These masterpieces had fallen into the hands of bungling art restorers – but are these blunders forgivable?
Art restorers don’t have it easy. These individuals are tasked with the meticulous work of restoring prized old artworks to their former glory – a painstaking process that could take up to months or years. But art restorers, too, have their share of gaffes occasionally, albeit expensive ones. These are the five most outlandish art restoration attempts that have left the world in fits of laughter and the art community anguished.
A mangled Virgin Mary
An attempt to reinstate a copy of Bartolomé Esteban Murillo’s The Immaculate Conception of Los Venerables had transformed a painting of Virgin Mary into a contorted figure with red lips – a disturbing restoration fail that prompted the experts in Spain to call for more stringent regulations. Apparently, the first restorer wasn’t the only one not taking the job seriously. A second attempt by another restorer to turn the marred copy back to its original state resulted in a complete disfiguration of the artwork instead. Some things are meant to be left untouched, we’d say.
A misguided St. George
When taking up an art restoration job, never perform the task half-heartedly. But the company behind the restoration of the 500-year-old statue of the legendary St. George at the Church of San Miguel de Estella in Spain seemed to have completely underestimated the responsibility of an art restorer. The company presented what turned out to be an Internet-wide laughing-stock – specifically a figure with pale pink skin and poorly painted eyes. Both the company and the church were reportedly fined €6,000 (S$9,650), and it took three months and a hefty US$37,000 (S$59,500) to restore the statue to its original state.

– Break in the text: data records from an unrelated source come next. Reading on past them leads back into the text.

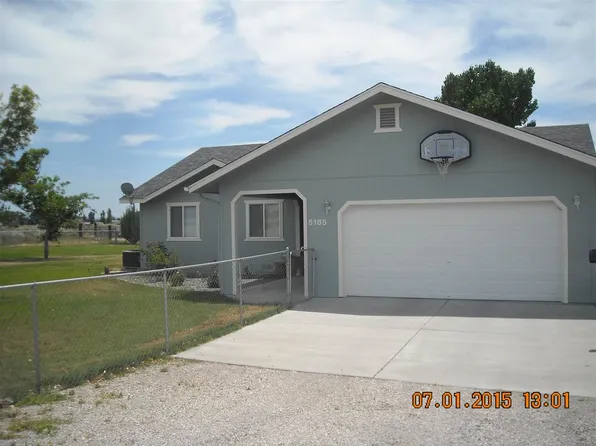 5185 Candee Ln, Fallon, NV 89406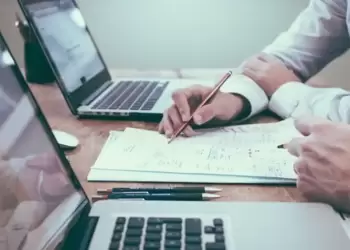 20.000 νέες προσλήψεις και διορισμοί στο Δημόσιο το 2026 – Τι προβλέπει ο προϋπολογισμός 20.000 νέες προσλήψεις και διορισμοί στο Δημόσιο το 2026 – Τι προβλέπει ο προϋπολογισμός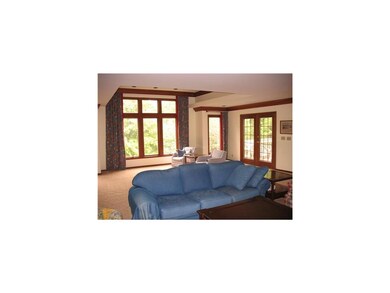 Family Room.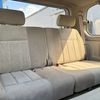toyota land-cruiser-100 2003 CFJ1784851 image 33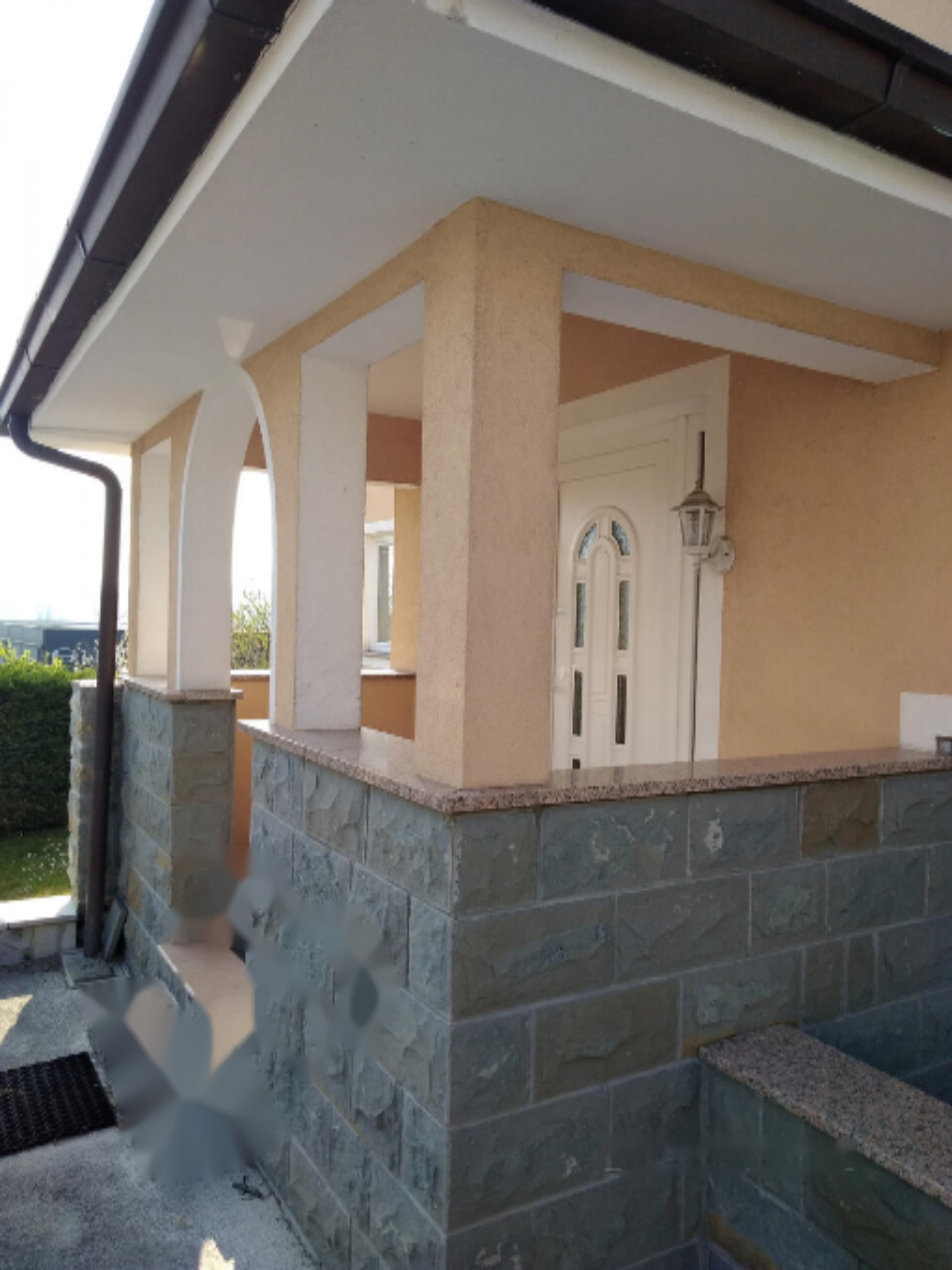 Квартира в Анкаране, Словения, 129 м² - фото 3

Lost eyes of the Sistine Chapel
One of the most extensive restoration works of the 20th century was the restoration of frescoes in Michelangelo’s Sistine Chapel – but it was deemed unsuccessful by art critics. For good reason, of course, because at the end of it, some of the characters in the painting sadly even lost their eyes.
In 2012, Cecilia Giménez had the best intentions to breathe new life into Elías García Martínez’s Ecce Homo, but things went awry during the restoration process. Giménez reportedly didn’t complete the job as intended as she had to leave town for a trip – but her incomplete efforts came to the attention of a historical association shortly after. The fresco was then dubbed as Monkey Christ, because of its newly primate features, and Jesus’ crown of thorns had instead been transformed into what seemed like a furry Russian ushanka hat.
The brightened Virgin and Child
When Leonardo da Vinci’s The Virgin and Child with Saint Anne (1503) was given a restoration, removing centuries of dirt and discolouration in the process, the final outcome of the artwork was strikingly brighter than the original. The event naturally shook the community of Western art enthusiasts – so much so that two conservation experts decided to quit their advisory roles in protest over the techniques used to clean the painting.